Treatment value of second-generation BCR-ABL1 tyrosine kinase inhibitors compared with imatinib to achieve treatment-free remission in patients with chronic myeloid leukaemia: a modelling study.


Department of Leukemia, MD Anderson Cancer Center, University of Texas, Houston, TX, USA. Electronic address: [Email]


BACKGROUND : Treatment-free remission in chronic myeloid leukaemia-ie, achievement of a sustained deep molecular response leading to discontinuation of BCR-ABL1 tyrosine kinase inhibitor (TKI) therapy-has become a potential aim of therapy. Highly priced second-generation TKIs might offer deep molecular response status more quickly and for more patients than imatinib; however, with the availability and lower cost of generic imatinib, the value of second-generation TKIs as frontline therapy for this particular treatment endpoint remains unknown. We aimed to assess the potential value of second-generation TKIs used as frontline therapy in patients with chronic myeloid leukaemia in chronic phase in relation to the probability of achieving sustained deep molecular responses compared with generic imatinib, and the associated cost of each modality.
METHODS : We used a decision analytic model to consider the value of different TKI approaches from the payer's perspective. The proportion of patients achieving sustained deep molecular response after 5 years of treatment in chronic phase was estimated at 26% with imatinib and 44% with second-generation TKIs. We also modelled more favourable scenarios of the proportion of patients achieving such response with second-generation TKIs at 66%, 88%, and a near-perfect response of 99%. For each scenario, we examined the impact of the combination of health utilities for chronic-phase chronic myeloid leukaemia (base case 0·89, range 0-1) and the annual cost of second-generation TKIs (base case US$152 814 [ie, the price of nilotinib in the USA], range 0-240 000) on the cost-effectiveness of second-generation TKIs compared with generic imatinib. We used different price scenarios for generic imatinib in the USA (average price $35 000 per year; lowest price $4400 per year), Europe ($4000 per year), and developing countries ($2100 per year). We calculated incremental cost-effectiveness ratios (ICERs) and assessed cost-effectiveness by considering two societal willingness-to-pay thresholds: $50 000 per quality-adjusted life-year (QALY) in all markets and $200 000 per QALY in the USA.

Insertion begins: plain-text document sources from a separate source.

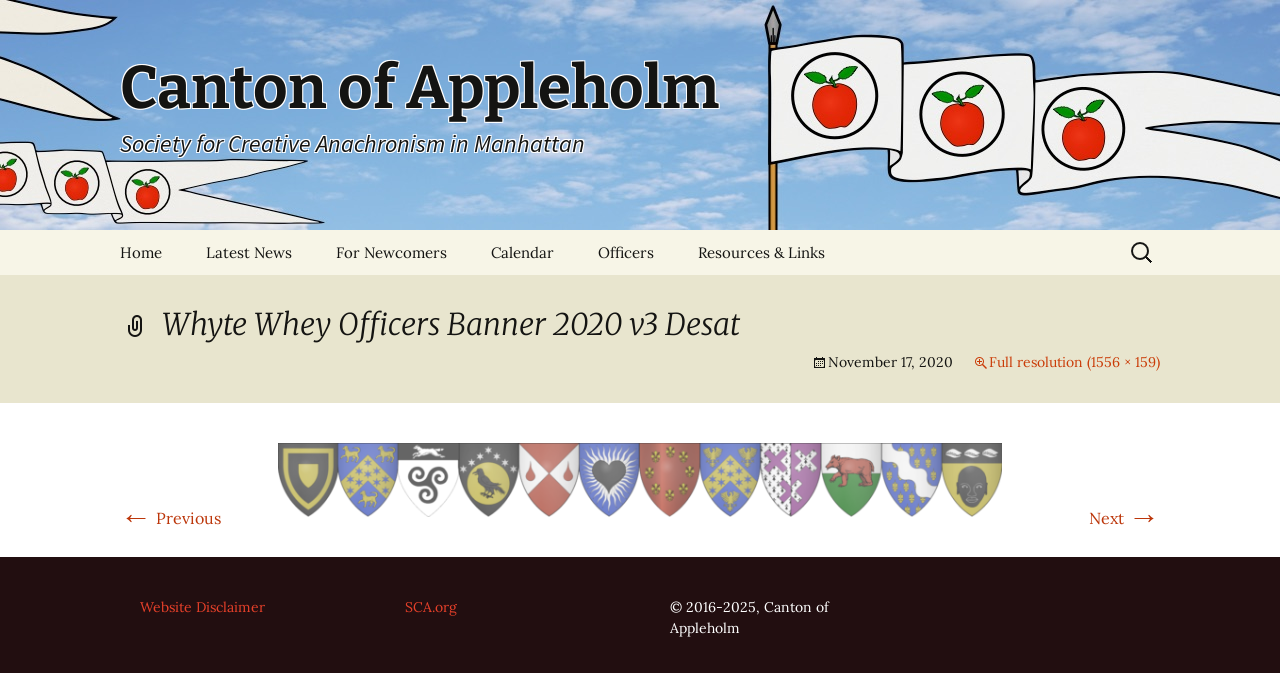

--- FILE ---
content_type: text/css
request_url: https://appleholm.eastkingdom.org/wp-content/themes/twentythirteen-child/style.css?ver=3.7.1673114951
body_size: -34
content:
/*
CTC Separate Stylesheet
Updated: 2023-01-07 13:09:11
Theme Name: Twenty Thirteen Child For Custom Functions
Theme URI: https://wordpress.org/themes/twentythirteen/
Template: twentythirteen
Author: Simon Pride
Description: Child theme adding custom functions so it doesn't get clobbered if the theme is updated.
Tags: Function, Date
Version: 3.7.1673114951
*/



--- FILE ---
content_type: text/css
request_url: https://appleholm.eastkingdom.org/wp-content/themes/twentythirteen-child/ctc-style.css?ver=3.7.1673114951
body_size: -218
content:
/*
CTC Separate Stylesheet
Updated: 2023-01-07 13:09:17
*/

RESULTS : In the base case, we obtained an ICER of $22 765 208, meaning that second-generation TKIs as frontline therapy to achieve sustained deep molecular response was not cost-effective under either of the societal willingness-to-pay thresholds. In our sensitivity analyses, none of the explored scenarios showed potential treatment value for use of second-generation TKIs at the current prices in the USA or at the price of $30 000-40 000 per year elsewhere. For example, considering a scenario in the USA using second-generation TKIs versus imatinib (annual price $4400 per year) with the potential benefit in favour of second-generation TKI (willingness to pay $200 000 per QALY, 66% of patients achieving sustained deep molecular response, and health utility of the chronic phase of 0·1), the cost of second-generation TKIs would need to be less than $25 000 per year to be a cost-effective option. Under the same conditions in developing nations, with a price of generic imatinib of $2100 per year and a willingness to pay of $50 000 per QALY, the annual price of second-generation TKIs should not exceed $10 000 per year of therapy.

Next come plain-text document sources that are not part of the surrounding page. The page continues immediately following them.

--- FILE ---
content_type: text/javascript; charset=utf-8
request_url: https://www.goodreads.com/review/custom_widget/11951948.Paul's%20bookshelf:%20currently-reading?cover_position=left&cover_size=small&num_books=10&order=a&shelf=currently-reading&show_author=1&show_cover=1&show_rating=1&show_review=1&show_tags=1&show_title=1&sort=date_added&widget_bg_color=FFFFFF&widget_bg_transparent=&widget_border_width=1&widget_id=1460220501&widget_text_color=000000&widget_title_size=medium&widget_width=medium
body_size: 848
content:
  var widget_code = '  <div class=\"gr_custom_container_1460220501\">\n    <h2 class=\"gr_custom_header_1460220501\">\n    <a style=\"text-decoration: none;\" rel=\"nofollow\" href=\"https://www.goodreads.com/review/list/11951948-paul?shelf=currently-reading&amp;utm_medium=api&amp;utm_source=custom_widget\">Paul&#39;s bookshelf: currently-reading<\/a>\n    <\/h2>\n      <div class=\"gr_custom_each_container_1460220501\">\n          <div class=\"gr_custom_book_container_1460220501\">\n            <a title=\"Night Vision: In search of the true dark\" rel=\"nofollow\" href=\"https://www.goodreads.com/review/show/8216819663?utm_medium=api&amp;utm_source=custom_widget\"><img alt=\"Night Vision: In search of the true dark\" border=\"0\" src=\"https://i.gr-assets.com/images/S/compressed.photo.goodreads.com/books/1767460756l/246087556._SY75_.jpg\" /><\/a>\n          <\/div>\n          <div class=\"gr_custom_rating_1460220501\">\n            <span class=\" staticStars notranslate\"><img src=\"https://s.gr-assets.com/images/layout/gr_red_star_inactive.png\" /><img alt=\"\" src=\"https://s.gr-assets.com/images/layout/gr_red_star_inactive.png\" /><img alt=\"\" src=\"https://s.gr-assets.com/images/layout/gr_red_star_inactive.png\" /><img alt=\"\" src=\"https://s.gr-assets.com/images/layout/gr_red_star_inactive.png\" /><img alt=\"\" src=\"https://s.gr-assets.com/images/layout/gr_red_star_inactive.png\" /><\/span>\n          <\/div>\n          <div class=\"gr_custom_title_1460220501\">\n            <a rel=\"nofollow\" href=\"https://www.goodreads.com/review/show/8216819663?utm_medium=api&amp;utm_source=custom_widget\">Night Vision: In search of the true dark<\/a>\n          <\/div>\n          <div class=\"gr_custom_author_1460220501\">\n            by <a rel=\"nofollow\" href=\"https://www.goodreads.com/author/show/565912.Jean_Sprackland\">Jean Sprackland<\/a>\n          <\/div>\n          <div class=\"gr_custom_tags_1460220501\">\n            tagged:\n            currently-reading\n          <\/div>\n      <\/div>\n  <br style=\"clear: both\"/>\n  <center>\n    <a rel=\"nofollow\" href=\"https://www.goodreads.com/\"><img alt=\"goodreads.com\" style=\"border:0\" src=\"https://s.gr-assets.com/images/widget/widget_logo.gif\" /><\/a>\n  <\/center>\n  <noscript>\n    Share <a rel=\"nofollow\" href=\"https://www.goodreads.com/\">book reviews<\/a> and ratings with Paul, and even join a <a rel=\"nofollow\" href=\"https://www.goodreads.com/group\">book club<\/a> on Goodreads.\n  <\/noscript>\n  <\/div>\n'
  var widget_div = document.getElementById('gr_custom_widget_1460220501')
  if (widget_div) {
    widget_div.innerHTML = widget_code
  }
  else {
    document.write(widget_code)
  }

CONCLUSIONS : Considering the current prices of second-generation TKIs and of generic imatinib under different pricing scenarios in the USA, Europe, and developing countries, second-generation TKIs at current prices do not offer good value as frontline therapy in chronic myeloid leukaemia in order to achieve sustained deep molecular response and treatment-free remission.
BACKGROUND : National Cancer Institute.